I guess the bottom line is that we’re really in a spot right now where we need to think creatively and differently about what public space and privacy and all those notions of intimacy, home, street, and interpersonal relationships mean, how they’re configured, and how — in configuring — they in turn shape the meanings we give to the above-named terms in the first place.

PS: now that I’m getting the hang of using diigo.com to blog, I think I’ll use it regularly. What a great feature. Note, though: I still “diigo” 99.9% of my bookmarks & annotiations “privately” (i.e., they’re not public), which I guess figures into the privacy/ public sphere discussion, and also marks me as “old school” in a way. It also means that if you follow my links (above: “annotated”) to my diigo account, you won’t see much since the vast majority of my 702 (so far) bookmarked articles are not publicly visible…

{ 2 comments }

Mahesh Lalwani February 28, 2007 at 4:45 am

Exactly.

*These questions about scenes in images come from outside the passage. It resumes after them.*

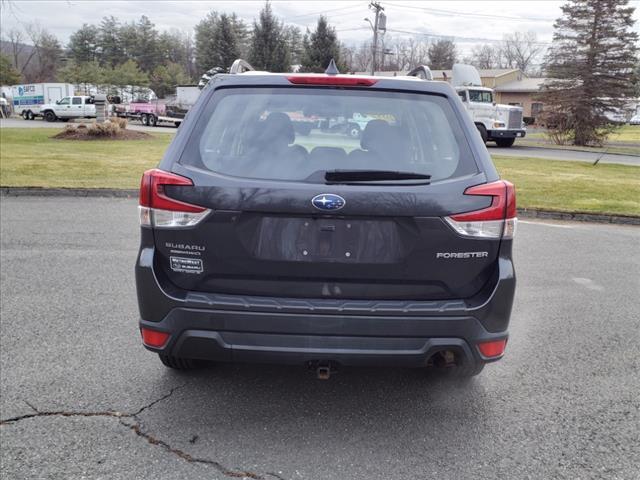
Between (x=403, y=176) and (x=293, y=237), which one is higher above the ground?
(x=403, y=176)

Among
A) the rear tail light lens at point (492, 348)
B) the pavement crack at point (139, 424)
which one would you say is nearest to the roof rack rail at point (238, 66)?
the pavement crack at point (139, 424)

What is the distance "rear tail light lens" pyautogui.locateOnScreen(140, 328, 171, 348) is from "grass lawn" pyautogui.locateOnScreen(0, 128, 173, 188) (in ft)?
30.2

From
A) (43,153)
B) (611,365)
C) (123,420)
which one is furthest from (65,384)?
(43,153)

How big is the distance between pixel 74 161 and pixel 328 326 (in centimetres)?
1468

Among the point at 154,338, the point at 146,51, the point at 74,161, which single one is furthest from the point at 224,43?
the point at 154,338

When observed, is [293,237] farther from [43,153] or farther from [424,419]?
[43,153]

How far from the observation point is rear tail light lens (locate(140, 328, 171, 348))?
9.27 ft

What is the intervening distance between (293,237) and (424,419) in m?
1.31

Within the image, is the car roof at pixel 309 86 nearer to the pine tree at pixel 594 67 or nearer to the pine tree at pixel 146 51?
the pine tree at pixel 594 67

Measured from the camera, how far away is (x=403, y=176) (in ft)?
8.99

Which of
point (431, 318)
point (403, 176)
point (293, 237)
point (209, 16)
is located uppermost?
point (209, 16)

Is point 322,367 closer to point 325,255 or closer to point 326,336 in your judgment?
point 326,336

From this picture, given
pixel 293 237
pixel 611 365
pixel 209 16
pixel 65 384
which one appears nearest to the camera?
pixel 293 237

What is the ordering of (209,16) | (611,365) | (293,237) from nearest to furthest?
(293,237) < (611,365) < (209,16)
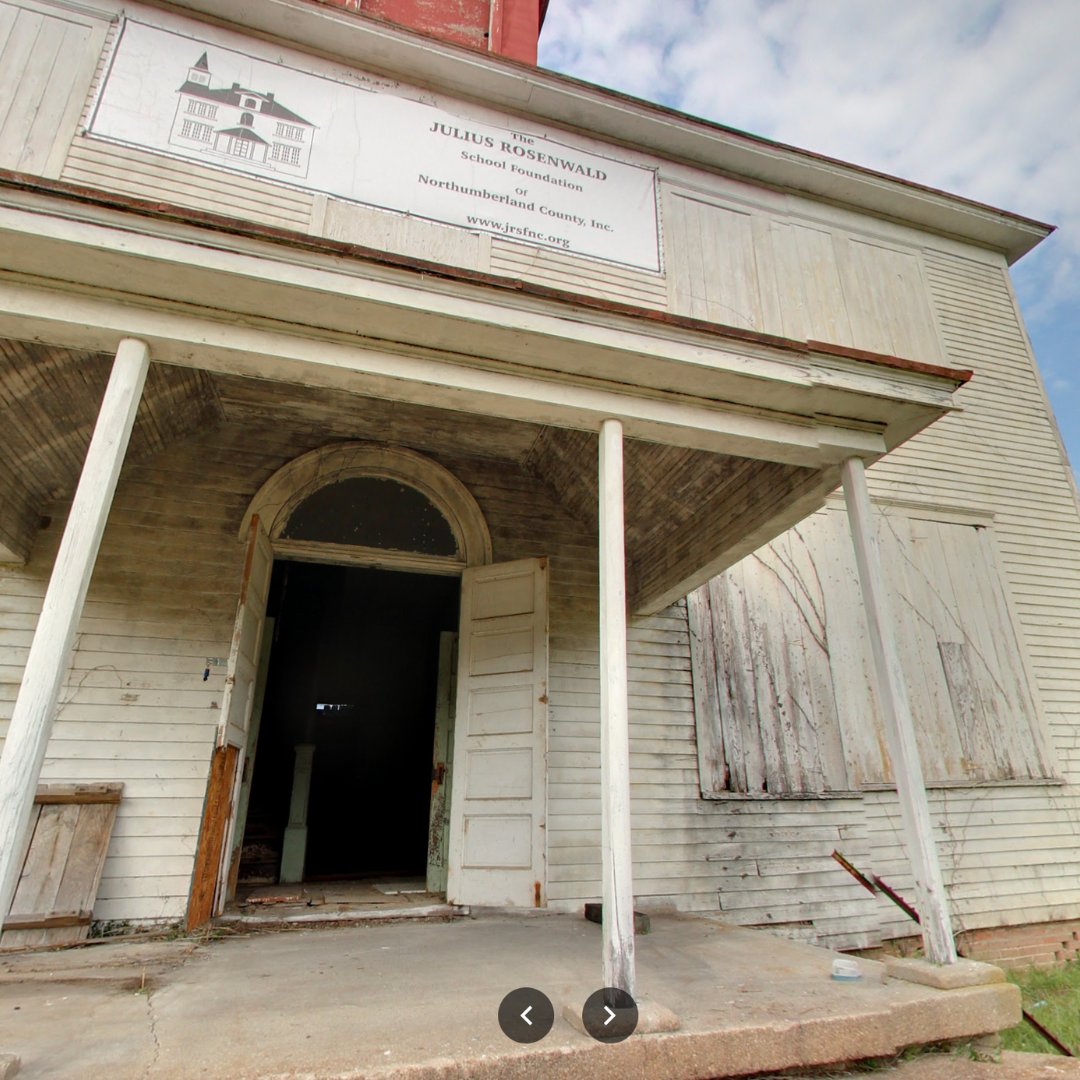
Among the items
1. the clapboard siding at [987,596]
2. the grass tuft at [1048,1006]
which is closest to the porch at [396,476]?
the clapboard siding at [987,596]

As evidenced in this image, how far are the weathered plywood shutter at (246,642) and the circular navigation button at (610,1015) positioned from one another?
3057 mm

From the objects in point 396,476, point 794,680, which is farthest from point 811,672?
point 396,476

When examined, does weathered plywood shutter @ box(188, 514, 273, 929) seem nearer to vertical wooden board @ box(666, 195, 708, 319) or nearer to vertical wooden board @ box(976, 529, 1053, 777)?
vertical wooden board @ box(666, 195, 708, 319)

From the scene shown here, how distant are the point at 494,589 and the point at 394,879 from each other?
3.58 m

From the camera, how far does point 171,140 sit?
3633 millimetres

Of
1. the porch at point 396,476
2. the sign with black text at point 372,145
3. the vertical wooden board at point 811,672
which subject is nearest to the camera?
the porch at point 396,476

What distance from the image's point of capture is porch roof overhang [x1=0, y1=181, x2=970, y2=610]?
9.82 ft

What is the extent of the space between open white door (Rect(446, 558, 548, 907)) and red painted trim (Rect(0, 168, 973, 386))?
262 cm

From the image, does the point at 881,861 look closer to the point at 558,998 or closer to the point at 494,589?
the point at 494,589

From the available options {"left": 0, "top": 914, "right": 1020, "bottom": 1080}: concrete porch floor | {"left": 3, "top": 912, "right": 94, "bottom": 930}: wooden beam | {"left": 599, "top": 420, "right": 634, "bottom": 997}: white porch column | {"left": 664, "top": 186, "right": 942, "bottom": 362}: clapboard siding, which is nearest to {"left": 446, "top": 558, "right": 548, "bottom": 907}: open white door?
{"left": 0, "top": 914, "right": 1020, "bottom": 1080}: concrete porch floor

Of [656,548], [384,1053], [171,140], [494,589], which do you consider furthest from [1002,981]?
[171,140]

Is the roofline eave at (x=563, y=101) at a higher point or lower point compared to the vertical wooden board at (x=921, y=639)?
higher

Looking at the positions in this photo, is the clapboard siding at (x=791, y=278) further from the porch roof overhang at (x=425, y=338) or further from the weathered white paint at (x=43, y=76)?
the weathered white paint at (x=43, y=76)

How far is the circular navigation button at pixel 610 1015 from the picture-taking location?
225cm
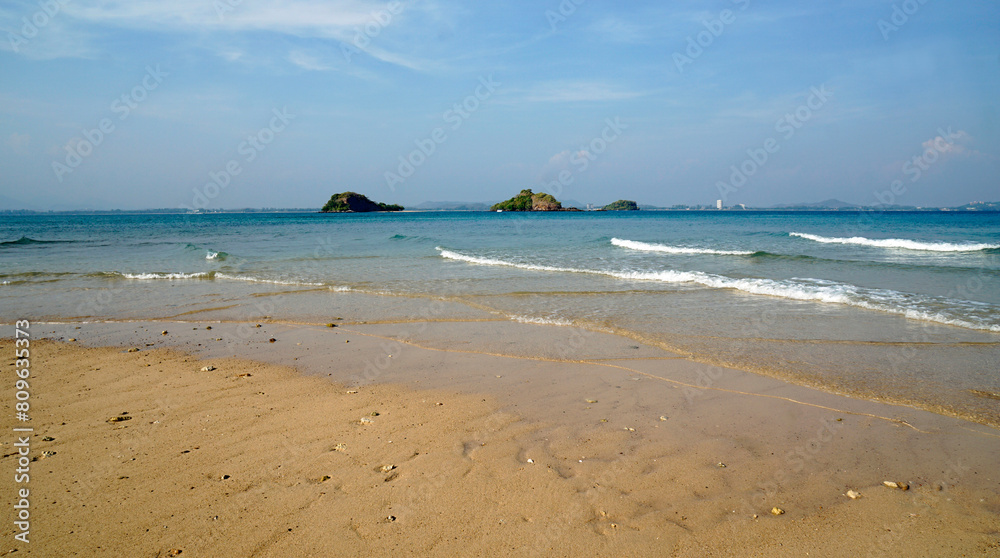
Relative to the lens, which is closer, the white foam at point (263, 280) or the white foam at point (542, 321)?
the white foam at point (542, 321)

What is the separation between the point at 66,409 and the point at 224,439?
2167 millimetres

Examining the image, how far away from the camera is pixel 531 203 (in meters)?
136

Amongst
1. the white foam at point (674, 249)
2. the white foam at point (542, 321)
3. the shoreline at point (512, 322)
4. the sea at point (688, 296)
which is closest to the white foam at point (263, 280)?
the sea at point (688, 296)

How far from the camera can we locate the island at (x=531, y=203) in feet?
434

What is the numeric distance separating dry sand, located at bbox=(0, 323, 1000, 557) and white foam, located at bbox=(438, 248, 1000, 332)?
5.79 m

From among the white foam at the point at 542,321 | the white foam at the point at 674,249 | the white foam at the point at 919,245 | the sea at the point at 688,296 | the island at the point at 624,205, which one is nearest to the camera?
the sea at the point at 688,296

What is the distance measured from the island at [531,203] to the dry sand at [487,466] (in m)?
128

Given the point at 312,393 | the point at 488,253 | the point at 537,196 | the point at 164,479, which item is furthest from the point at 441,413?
the point at 537,196

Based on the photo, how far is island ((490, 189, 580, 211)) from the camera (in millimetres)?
132250

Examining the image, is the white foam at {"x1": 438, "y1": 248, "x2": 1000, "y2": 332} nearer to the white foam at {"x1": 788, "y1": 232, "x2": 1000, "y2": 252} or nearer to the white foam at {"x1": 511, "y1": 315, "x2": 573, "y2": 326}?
the white foam at {"x1": 511, "y1": 315, "x2": 573, "y2": 326}

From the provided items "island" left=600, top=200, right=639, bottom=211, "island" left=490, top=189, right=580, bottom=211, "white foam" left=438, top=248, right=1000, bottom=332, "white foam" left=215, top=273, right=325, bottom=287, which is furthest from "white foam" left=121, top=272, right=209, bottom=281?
"island" left=600, top=200, right=639, bottom=211

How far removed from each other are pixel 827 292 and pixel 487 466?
11.1m

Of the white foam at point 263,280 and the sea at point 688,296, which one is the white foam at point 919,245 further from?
the white foam at point 263,280

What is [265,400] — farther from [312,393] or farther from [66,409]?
[66,409]
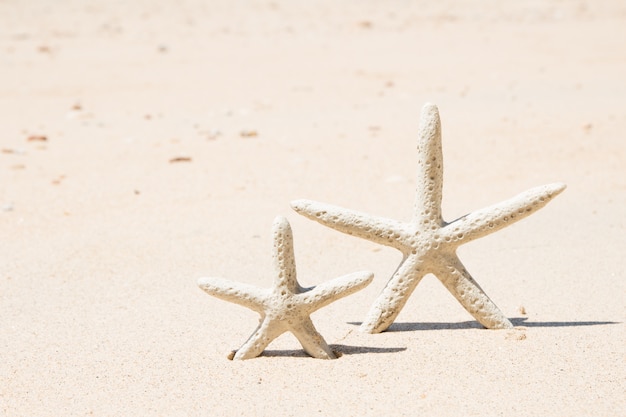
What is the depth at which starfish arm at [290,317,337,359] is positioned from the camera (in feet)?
12.8

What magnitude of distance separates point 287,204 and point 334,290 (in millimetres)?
3117

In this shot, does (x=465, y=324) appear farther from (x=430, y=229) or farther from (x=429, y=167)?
(x=429, y=167)

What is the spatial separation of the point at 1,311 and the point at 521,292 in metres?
2.80

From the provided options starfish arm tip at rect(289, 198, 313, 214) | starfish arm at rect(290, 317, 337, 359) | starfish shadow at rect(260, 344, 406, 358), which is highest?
starfish arm tip at rect(289, 198, 313, 214)

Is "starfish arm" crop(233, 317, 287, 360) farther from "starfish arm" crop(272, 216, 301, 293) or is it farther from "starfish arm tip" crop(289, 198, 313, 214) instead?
"starfish arm tip" crop(289, 198, 313, 214)

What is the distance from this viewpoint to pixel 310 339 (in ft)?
12.8

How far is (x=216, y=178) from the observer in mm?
7664

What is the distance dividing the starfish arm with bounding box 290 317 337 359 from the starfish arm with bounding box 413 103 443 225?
2.32ft

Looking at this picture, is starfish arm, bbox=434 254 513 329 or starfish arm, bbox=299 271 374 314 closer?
starfish arm, bbox=299 271 374 314

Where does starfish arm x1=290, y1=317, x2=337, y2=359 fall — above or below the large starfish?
below

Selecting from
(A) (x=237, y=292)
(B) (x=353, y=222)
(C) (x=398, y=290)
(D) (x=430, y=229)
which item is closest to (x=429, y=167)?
(D) (x=430, y=229)

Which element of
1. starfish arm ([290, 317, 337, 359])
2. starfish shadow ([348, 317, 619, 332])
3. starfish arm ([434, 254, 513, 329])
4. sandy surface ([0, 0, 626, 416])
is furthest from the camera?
starfish shadow ([348, 317, 619, 332])

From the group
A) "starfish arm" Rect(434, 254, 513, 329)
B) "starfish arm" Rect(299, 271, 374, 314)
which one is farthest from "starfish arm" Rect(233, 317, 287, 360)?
"starfish arm" Rect(434, 254, 513, 329)

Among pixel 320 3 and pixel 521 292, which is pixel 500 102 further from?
pixel 320 3
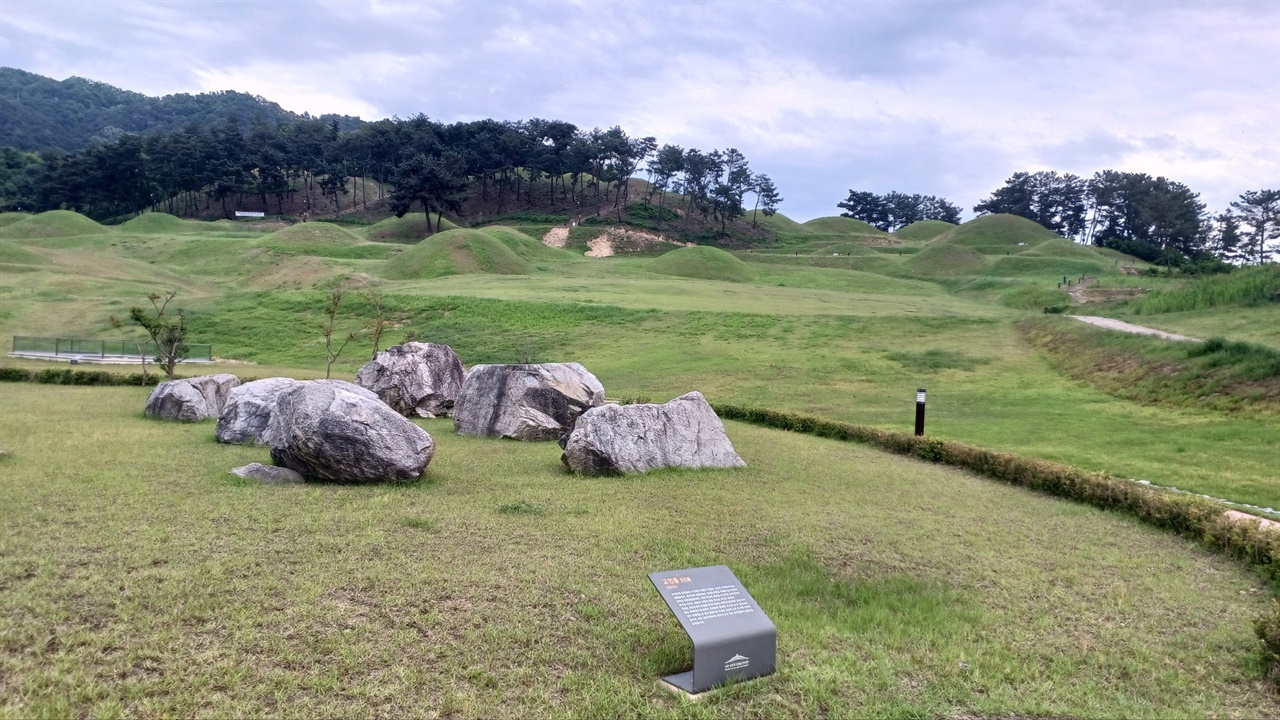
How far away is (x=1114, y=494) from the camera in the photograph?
1147cm

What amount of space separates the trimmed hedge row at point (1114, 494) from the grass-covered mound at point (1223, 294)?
2158 centimetres

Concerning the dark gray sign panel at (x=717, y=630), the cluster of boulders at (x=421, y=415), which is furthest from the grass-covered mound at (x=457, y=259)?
the dark gray sign panel at (x=717, y=630)

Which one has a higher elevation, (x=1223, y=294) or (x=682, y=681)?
(x=1223, y=294)

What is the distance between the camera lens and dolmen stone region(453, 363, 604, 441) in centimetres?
1645

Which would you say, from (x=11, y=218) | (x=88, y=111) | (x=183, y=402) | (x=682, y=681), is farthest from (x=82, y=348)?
(x=88, y=111)

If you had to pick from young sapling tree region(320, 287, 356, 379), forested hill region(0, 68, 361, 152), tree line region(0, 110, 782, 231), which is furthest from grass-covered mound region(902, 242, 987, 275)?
forested hill region(0, 68, 361, 152)

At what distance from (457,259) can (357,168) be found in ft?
189

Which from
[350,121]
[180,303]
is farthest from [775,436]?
[350,121]

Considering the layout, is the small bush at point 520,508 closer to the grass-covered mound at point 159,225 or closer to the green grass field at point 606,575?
the green grass field at point 606,575

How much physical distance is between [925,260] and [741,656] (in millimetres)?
74001

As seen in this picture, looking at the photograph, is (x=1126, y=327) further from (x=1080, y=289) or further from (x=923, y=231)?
(x=923, y=231)

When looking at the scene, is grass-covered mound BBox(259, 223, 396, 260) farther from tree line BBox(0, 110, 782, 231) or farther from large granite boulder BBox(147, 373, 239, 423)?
large granite boulder BBox(147, 373, 239, 423)

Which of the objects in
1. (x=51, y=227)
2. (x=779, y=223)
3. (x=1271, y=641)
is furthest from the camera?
(x=779, y=223)

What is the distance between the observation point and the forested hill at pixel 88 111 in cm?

That’s why – unlike other web-based social networking sites that instigate initial connections via email – ccube.com allows you to actually hear a member’s voice over the phone before learning anything else about them.

Ccube.com is the mobile social network where people find and connect over the phone – in a way that is safe, immediate, personal and truly mobile.

It’s a more efficient way to increase your odds of making a lasting social connection. And a more personal one, too.

melanie March 1, 2007 at 4:30 am

I think you should stick with your first instinct. When you see three people walking down the street together or sitting at a restaurant table and all of them are talking to other people on the phone, you know that this is not about social grooming. This is about being in a private bubble even when you are patently in ‘society’.

I have noticed that in several Asian countries I frequently visit there is no rule about turning the phone off when you’re in a meeting. It’s a rule that is collapsing here in Australia too (I even forgot to switch my phone off in class today! I think I’ve picked this habit up from my students). I have noticed that leaving the phone on in meetings that are seen as important is a sign of status. So I think that people who are talking on the phone or texting while in the company of others are in fact only signalling their status to the people whose company they are actually sharing. It is not social grooming, it is a status marker.